With the frantic development of quantum computing (IBM announced Osprey three months ago, a 433 qbits processor, beating its already commercialised 21 qbits QSystem1 ), we must set ourselves en guard as soon as possible. This is the reason why the NIST launched a public contest to standardise postquantum cryptographic primitives in 2017, recently resolved in July 2022. However, the mathematical tools backing these new proposals are, if no more complicated, at least more challenging than the previous ones.
The goal of my talk is to mention my research lines developed since 2011 until now, a journey which started in Barcelona with such ethereal topics as Shimura curves, modularity and p-adic L-functions and led me to questions as designing efficient codes, crypto-analysing postquantum primitives while still working in more mystic maths in my free time.
- 14.2. 15:15 Prof. Anita Schöbel (RPTU Kaiserslautern and Fraunhofer ITWM): Robust multi-objective optimization – U6 (U149)
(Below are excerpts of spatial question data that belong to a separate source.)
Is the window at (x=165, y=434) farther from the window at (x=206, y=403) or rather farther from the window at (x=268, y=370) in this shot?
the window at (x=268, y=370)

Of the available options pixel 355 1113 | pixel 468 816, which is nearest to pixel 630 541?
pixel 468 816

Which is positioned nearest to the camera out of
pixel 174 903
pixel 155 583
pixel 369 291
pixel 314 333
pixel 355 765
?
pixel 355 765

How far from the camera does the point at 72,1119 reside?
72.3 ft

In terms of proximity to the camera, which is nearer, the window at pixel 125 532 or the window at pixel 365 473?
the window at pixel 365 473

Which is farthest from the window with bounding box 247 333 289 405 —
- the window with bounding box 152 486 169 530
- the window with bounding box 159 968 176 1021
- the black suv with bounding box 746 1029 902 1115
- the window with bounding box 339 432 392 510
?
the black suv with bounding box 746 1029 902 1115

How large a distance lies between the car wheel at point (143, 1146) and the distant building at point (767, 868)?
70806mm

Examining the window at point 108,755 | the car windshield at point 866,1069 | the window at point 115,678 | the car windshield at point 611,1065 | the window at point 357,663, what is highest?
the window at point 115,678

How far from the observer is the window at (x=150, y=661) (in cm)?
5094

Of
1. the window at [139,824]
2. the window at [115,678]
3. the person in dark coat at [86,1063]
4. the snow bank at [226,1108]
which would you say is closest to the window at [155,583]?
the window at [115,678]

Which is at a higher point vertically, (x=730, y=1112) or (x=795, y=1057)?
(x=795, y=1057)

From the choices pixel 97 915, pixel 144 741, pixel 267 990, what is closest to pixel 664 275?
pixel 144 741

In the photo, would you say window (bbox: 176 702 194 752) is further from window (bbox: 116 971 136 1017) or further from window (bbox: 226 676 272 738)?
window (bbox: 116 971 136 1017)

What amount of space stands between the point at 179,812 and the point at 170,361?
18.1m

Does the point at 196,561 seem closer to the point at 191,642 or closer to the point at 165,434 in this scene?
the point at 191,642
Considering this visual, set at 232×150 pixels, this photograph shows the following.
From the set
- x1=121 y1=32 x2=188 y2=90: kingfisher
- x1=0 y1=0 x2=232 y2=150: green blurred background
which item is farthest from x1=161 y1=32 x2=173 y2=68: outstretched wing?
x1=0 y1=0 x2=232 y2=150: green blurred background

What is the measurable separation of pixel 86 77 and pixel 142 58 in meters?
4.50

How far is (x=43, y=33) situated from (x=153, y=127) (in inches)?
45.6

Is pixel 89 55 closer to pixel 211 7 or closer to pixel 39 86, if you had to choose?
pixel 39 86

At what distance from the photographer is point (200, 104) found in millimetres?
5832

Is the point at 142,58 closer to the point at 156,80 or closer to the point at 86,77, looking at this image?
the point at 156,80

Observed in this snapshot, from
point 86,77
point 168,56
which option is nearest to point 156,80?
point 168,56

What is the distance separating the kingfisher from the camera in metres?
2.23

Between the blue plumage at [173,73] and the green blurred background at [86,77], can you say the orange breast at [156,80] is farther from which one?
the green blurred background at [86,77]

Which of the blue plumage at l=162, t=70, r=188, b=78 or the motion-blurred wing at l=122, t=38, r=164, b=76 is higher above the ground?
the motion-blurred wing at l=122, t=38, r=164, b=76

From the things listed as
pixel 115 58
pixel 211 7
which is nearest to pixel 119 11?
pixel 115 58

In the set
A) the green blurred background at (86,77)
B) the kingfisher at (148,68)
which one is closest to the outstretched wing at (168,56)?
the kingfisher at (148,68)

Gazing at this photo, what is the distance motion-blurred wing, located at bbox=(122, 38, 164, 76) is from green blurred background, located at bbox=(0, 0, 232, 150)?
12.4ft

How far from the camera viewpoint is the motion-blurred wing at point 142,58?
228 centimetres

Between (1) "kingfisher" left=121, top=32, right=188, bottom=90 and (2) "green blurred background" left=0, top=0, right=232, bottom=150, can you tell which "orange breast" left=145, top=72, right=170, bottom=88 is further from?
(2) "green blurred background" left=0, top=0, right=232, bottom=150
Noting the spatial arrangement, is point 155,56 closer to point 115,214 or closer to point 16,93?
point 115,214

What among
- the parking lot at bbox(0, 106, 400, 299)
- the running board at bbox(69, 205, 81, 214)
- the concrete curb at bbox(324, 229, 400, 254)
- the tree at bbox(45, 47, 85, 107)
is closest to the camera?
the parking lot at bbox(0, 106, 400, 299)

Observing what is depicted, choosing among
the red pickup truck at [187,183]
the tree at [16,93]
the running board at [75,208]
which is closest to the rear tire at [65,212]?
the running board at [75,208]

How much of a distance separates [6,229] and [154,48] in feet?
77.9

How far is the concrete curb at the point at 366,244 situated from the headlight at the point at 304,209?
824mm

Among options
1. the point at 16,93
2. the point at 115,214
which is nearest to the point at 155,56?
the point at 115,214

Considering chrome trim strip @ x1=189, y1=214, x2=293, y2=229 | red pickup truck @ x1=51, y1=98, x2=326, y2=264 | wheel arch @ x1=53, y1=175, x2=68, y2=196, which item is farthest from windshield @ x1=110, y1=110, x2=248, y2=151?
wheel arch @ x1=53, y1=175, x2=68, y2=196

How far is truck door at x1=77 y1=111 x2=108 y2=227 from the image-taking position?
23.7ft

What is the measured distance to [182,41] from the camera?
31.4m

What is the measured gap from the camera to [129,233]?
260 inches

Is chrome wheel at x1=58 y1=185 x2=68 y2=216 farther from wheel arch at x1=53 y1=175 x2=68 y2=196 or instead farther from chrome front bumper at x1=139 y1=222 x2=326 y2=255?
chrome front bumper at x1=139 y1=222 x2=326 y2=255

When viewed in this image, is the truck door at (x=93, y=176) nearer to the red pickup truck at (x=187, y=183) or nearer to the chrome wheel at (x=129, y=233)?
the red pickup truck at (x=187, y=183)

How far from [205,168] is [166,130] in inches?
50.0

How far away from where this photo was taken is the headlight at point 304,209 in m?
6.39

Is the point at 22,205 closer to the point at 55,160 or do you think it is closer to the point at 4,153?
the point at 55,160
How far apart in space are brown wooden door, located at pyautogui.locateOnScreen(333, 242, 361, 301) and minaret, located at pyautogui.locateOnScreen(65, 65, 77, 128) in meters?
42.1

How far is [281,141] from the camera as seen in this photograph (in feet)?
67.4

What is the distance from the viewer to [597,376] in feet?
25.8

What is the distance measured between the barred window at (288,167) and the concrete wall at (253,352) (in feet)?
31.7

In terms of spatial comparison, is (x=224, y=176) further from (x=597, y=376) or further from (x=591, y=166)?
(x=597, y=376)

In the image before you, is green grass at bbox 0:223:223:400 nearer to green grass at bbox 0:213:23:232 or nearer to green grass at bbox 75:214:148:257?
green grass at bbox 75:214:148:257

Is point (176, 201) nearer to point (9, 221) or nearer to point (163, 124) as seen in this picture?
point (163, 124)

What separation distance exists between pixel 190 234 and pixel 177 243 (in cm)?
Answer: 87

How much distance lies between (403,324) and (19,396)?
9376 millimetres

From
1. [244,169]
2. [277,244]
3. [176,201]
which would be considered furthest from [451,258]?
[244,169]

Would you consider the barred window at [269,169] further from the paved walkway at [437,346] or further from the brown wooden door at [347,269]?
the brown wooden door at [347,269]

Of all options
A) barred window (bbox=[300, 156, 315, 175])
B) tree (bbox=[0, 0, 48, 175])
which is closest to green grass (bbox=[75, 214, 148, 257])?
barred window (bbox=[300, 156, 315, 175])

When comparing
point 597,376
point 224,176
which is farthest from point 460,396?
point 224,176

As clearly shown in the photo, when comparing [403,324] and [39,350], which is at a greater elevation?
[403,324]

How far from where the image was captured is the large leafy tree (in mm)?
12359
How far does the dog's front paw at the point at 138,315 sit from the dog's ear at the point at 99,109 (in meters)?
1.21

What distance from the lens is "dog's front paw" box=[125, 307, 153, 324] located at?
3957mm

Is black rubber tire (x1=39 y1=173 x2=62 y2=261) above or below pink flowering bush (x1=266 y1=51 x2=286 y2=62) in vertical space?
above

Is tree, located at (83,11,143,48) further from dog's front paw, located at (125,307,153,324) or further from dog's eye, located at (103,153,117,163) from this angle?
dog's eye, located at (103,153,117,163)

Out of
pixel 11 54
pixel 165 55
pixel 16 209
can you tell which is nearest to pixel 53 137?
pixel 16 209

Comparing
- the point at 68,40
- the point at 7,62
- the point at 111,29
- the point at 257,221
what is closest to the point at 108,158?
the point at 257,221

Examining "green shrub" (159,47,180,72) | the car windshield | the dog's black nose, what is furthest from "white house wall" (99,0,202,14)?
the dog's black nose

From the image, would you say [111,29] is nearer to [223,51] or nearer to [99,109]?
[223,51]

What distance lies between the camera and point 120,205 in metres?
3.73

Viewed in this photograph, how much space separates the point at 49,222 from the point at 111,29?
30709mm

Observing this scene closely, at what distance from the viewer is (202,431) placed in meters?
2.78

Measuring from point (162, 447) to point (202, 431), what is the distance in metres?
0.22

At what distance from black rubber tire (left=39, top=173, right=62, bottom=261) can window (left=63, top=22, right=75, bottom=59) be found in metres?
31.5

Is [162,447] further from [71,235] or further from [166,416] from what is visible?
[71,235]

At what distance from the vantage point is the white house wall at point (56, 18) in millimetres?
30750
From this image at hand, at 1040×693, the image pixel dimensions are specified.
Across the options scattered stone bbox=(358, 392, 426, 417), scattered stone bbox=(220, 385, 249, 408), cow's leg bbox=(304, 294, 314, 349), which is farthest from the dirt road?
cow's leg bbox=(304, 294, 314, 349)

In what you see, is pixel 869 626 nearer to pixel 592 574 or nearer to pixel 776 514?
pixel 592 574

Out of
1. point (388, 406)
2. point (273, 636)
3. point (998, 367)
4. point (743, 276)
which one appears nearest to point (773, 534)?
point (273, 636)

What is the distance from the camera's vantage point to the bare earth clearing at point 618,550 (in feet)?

Most real-world optimization problems contain parameters which are not known at the time a decision is to be made. In robust optimization one specifies the uncertainty in a scenario set and tries to hedge against the worst case.
Classical robust optimization aims at finding a solution which is best in the worst-case scenario. It is a well-studied concept but it is known to be very conservative: A robust solution comes with a high price in its nominal objective function value. This motivated researchers to introduce less conservative robustness concepts in the last decade. Moreover, many real-world problems involve not only one, but multiple criteria. While robust single-objective optimization has been investigated for 25 years, robust multi-objective optimization is a new field in which already the definition of "robust" is a challenge.
In the talk, several robustness concepts will be discussed and
illustrated at applications from public transport.